9 Misreading the past
Sometimes you may also have misread what was going on in your family. Children often don’t get the whole story, or misinterpret what they see or hear. Then they build a picture of what they think happened, but which isn’t what happened in real life.
For example, you may have interpreted your parents’ behaviour as not loving you or caring about you. But when you were young, you didn’t know much about empathy works.
Stress causes lower empathy
Did you know that highly stressed people often turn inward, and seem less empathic?
Were your parents preoccupied with their own problems or emotions?
If so, perhaps they couldn’t see or respond to you in helpful ways. They were so consumed with their own issues, that they just didn’t have enough empathy left for anyone else.
It didn’t mean they didn’t love or care for you. It just meant they couldn’t show it in the way you would have liked.
And if they’d never had much affection in their own childhood, they wouldn’t know how to show it either.
Poor role models
Perhaps your parents had poor role models in their own parents. Many parents didn’t (and still don’t) know how to raise children well. Unless they think about it carefully, they just do what their own parents did.
So mistakes get repeated, generation after generation.
And that was sad for you and many other children. But it doesn’t make your parents terrible people. And it doesn’t mean they didn’t care about or love you.
All these things mean that, in their heads, their own issues trumped yours. They didn’t understand that parents are supposed to put the needs of their children before their own. And that allowed a whole lot of unspoken family rules to develop. And as an adult, you may still be sticking to them today.
10 Challenge your negative beliefs
It’s helpful to go back and look at the beliefs you’ve developed about your parents. See if you can rewrite these beliefs in a more helpful form.
Acknowledge your parents had limitations in the way they treated you. But they were probably doing the best they could at the time, given their backgrounds.
Challenge your unspoken family rules
In addition, challenge unspoken family rules you developed for yourself.

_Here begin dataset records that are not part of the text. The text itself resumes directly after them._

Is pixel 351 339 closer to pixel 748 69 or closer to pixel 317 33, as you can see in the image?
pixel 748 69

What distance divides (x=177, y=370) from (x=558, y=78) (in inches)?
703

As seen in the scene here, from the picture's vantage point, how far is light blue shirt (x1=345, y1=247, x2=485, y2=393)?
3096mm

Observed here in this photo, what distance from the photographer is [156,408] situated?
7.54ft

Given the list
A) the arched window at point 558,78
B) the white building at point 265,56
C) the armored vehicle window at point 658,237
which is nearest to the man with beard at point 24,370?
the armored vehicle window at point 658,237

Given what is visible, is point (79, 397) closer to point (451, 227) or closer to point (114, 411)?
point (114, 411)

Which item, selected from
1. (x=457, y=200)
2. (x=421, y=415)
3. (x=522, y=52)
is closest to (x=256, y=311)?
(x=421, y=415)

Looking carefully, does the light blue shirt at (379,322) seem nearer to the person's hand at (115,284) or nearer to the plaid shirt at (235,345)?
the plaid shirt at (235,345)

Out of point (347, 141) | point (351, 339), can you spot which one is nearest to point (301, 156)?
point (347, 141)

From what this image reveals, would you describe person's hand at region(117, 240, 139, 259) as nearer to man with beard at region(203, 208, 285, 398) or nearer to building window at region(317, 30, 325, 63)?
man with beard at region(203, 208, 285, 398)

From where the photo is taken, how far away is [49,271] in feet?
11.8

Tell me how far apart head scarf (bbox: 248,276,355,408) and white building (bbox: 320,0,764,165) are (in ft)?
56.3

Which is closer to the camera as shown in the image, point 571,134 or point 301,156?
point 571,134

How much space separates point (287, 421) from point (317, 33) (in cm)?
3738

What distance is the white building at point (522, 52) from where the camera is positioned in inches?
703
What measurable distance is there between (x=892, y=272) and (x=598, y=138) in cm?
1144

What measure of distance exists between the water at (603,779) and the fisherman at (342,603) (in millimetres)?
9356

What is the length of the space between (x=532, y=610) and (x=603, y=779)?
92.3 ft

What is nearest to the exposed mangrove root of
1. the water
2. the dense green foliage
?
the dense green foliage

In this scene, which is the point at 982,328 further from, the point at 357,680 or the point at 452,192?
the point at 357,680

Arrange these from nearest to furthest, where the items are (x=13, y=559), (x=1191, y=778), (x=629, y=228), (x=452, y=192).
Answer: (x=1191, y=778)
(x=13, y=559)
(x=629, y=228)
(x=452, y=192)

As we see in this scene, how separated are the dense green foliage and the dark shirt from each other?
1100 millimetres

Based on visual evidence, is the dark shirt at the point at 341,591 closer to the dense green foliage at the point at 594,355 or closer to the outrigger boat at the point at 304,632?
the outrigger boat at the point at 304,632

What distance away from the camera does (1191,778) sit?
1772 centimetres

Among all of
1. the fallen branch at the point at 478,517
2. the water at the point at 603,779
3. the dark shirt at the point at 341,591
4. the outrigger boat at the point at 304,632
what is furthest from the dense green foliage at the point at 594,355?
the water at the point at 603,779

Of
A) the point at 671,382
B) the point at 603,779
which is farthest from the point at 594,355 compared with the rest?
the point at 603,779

Come up with a more helpful statements, such as:
“I would prefer not to upset my parents. I understand they’ve had difficulties they haven’t dealt with very well. So they’ve relied on me to smooth their lives for them. But if I feel strongly about something, I have the right to state my beliefs calmly and firmly, without being rude. If they get upset, that’s unfortunate. I’ll explain I’m not trying to hurt their feelings, but would like them to see my point of view.”
Of course, even if you’re not rude when stating your point of view, it doesn’t guarantee they’ll listen. Sometimes you just have to bite your tongue, because the backlash isn’t worth it.
But at least you now know more about how these unspoken rules develop, and whether you want to keep on following them or not.
Understanding what’s behind others’ behaviour gives you the flexibility to choose how to handle each situation.